Convenience must be your business model


It’s all about customer convenience these days. And if you’re not offering it, you could watch your business decline.

There may be no better evidence of this truth than today’s restaurant business. It saw July same-store sales experience a sharp decline of 2.8 percent from June. In fact, according to TDn2K , which tracks weekly sales from more than 28,500 restaurants totaling more than $68 billion in annual sales, four of six restaurant segments have reported negative comparison sales since the fourth quarter of 2016.

More specifically, TDn2K finds that casual family dining operations have reported negative sales for the past five quarters. Even quick-service restaurants, once the high fliers in the food service business, have been trending downward since the beginning of 2017.

Actually, the downward trend really began to take hold in early 2015. Sales and traffic both plunged 8.7 percent over the same two-year period. TDn2K said it originally expected some improvement this year, given that the industry was comparing against weak results in 2016. It hasn’t happened.

But what lessons might boat dealers learn from the restaurants’ decline? We need to examine why restaurants are struggling.

The big answer is that their downturn reflects shifting consumer habits. Specifically, consumers have been showing a preference for convenience, and that’s resulting in rapidly rising sales of prepared foods at supermarkets and other stores. Accordingly, grocery stores are steadily increasing their ready-to-cook meal kits and/or many already cooked offerings.

Kroger CFO Michael Schlotman, in a recent earnings call, reportedly said the quality of the company's new meal kits is essentially “the same as going to a restaurant and getting the meal . . . but people like to prepare something at home and they find it easy.”

The desire for convenience is also fueling the success of online meal-kit providers, for example Blue Apron, that are also eating into restaurant sales. Not surprising, even Amazon has signaled an interest in the meal-kit delivery business. And, as Victor Fernandez, executive director of insights and knowledge at TDn2K, confirms: Restaurants are facing “competition from more prepared meals from grocery stores, meal kits [by delivery companies] and even from convenience stores and food trucks.”

Consumers want “convenience, speed, to-go and delivery,” confirms Fernandez, which is driving some higher take-out and drive-through sales for restaurants. According to reports in eMarketerRetail, restaurant delivery sales should rise by an average of 12 percent a year, to $76 billion, by 2022, up 77 percent from $43 billion currently. What will drive this increase is — here’s that key again, convenience!

I’ve addressed in previous blogs the fact that our customers now make up the on-demand society for services and products ranging from gasoline deliveries to instant movies. People fly from one place to another at 550 mph and growl that they’re inconvenienced if they arrive five minutes late.
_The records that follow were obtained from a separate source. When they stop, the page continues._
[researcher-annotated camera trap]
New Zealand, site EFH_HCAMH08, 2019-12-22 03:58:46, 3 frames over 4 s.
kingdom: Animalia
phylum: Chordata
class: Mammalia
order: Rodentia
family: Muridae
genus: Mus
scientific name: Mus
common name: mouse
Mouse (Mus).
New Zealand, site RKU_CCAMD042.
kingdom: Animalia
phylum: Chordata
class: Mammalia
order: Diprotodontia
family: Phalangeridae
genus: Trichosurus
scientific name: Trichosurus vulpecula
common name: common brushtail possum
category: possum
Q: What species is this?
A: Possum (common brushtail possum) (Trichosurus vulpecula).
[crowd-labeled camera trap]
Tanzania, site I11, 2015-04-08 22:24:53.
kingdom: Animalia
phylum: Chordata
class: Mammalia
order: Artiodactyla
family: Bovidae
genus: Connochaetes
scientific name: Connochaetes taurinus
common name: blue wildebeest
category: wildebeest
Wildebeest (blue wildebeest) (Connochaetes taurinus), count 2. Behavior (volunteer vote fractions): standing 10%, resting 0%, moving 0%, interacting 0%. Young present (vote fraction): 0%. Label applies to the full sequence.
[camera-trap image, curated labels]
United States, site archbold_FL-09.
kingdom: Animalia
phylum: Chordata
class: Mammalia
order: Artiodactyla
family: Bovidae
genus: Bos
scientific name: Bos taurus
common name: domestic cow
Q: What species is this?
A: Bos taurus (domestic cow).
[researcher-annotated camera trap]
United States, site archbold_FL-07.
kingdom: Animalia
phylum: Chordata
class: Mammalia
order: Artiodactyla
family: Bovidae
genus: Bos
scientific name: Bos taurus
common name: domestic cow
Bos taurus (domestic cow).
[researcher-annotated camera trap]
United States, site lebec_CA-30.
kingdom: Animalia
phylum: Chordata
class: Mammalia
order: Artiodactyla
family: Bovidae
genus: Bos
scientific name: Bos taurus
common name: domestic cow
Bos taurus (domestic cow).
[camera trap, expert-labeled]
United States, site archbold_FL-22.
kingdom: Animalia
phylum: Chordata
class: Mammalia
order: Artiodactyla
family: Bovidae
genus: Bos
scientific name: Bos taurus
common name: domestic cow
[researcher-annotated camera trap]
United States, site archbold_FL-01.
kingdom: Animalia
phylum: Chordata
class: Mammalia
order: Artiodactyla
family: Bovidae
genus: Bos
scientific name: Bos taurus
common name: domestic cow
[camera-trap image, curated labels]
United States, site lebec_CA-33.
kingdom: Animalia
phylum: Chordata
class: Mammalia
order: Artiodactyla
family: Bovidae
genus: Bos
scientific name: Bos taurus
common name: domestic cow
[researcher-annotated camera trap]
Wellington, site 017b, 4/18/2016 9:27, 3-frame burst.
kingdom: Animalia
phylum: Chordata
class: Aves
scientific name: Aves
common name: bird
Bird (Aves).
They become angry if it takes an extra 20 minutes to service their car and want to know what you’re going to do to “make up” for their inconvenience.

Marine dealers face the same challenges. To keep customers happy, dealers need to explore ways to make it more convenient than ever for them to have their needs met. It doesn’t matter whether it’s in the sales process, a service issue or the purchase and delivery of some accessory or other product.

Given that customers are now “convenience-oriented,” dealers must find ways to build more convenience into their operations or lose business to others that do.